This week, the Federal Motor Carrier Safety Administration (FMCSA) filed an official agency report with Congress regarding the responsibility that the commercial trucking industry and insurance carriers that provide insurance coverage to commercial motor vehicle owners and operators, confirming that it’s not enough. FMCSA has informed Congress that the current regulatory minimum amounts required for these factions of the trucking industry need to be increased.
FMCSA Reporting to Congress That Trucking Industry Needs to Be Required to Handle Greater Financial Responsibility for Truck Crashes
The current financial minimums are not enough and FMCSA wants these monetary minimums to be raised. Why? FMCSA research shows that the current minimums simply are not enough to protect victims of these often fatal truck accidents. Huge commercial vehicles on the roads, when they are in accidents, are often the cause of serious injuries and wrongful deaths of innocent victims sharing the road with these heavy and powerful vehicles.
According to FMCSA, the financial reality of these major commercial vehicle crashes are costs over $1 million per crash. The present regulatory requirements for things like minimum insurance policy coverage limits are not high enough to cover this kind of expense. They were set years ago, and medical expenses and other costs have risen over time.
FMCSA therefore is reporting to Congress that the numbers need to be updated to reflect today’s realities. This would then be implemented by Congress in future transportation laws.
The result? Better coverage and compensation available for accident victims in these big trucking accidents which is a good thing.
Already, FMCSA is moving forward here to form new regulations to up the financial responsibilities for trucking companies, commercial motor vehicle operators, and other in the trucking industry to better protect those injured or killed in a major commercial motor vehicle accident or crash.
On July 6, 2012, President Obama signed into law the Moving Ahead for Progress in the 21st Century Act (MAP-21; P.L. 112-141). Section 32104 of MAP-21 directed the Secretary of the U.S. Department of Transportation (DOT) to issue a report to the Committee on Commerce, Science, and Transportation of the Senate and the Committee on Transportation and Infrastructure of the House of Representatives on the appropriateness of the current minimum financial responsibility requirements for motor carriers of property and passengers, and the current bond and insurance requirements for freight forwarders and brokers.
Section 32104 also directed the Secretary to issue a report on the appropriateness of these requirements every 4 years starting April 1, 2013. The Secretary delegated the responsibility for this report to the Federal Motor Carrier Safety Administration (FMCSA).
Interstate motor carriers and transportation intermediaries, as well as certain intrastate hazardous materials carriers, are required by law to maintain minimum levels of financial responsibility. This report explains the history of these requirements, examines the current minimum insurance levels for the different sectors, provides background on the motor carrier industry, and summarizes the findings of a recent FMCSA-sponsored study on the adequacy of the Agency’s current required minimum levels of financial responsibility, as well as findings from other reports on minimums. The report does not examine the current bond and insurance requirements for freight forwarders and brokers since MAP-21 mandated these requirements to be $75,000 effective October 1, 2013, and the Agency will report on the appropriateness of these levels after it has had the opportunity to observe their impacts.

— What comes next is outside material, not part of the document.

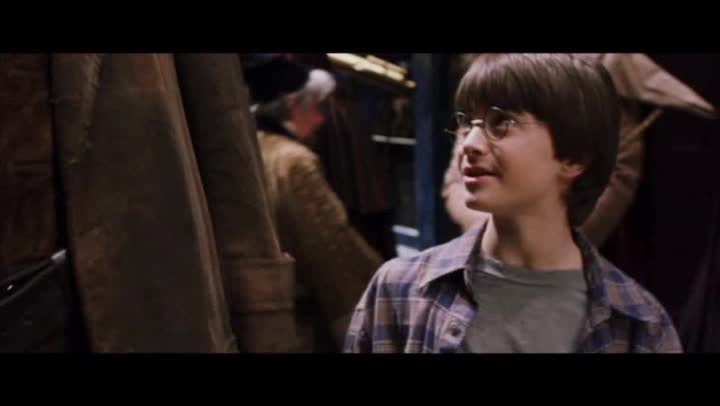 ������ ������� � �������� ������ - Harry Potter and the Sorcerers Stone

The legislative history of minimum insurance requirements for commercial motor vehicles (CMV) indicates that Congress recognized that crash costs would change over time and that DOT would periodically examine the levels and make adjustments as necessary. A variety of recent studies indicate that inflation has greatly increased medical claims costs and related expenses. In conclusion, FMCSA has determined that the current financial responsibility minimums are due for re-evaluation. The Agency has formed a rulemaking team to further evaluate the appropriate level of financial responsibility for the motor carrier industry and has placed this rulemaking among the Agency’s high priority rules. The FMCSA will continue to meet with the stakeholders, including impacted industries, safety advocacy groups, and private citizens, as it moves forward with developing a proposed rule.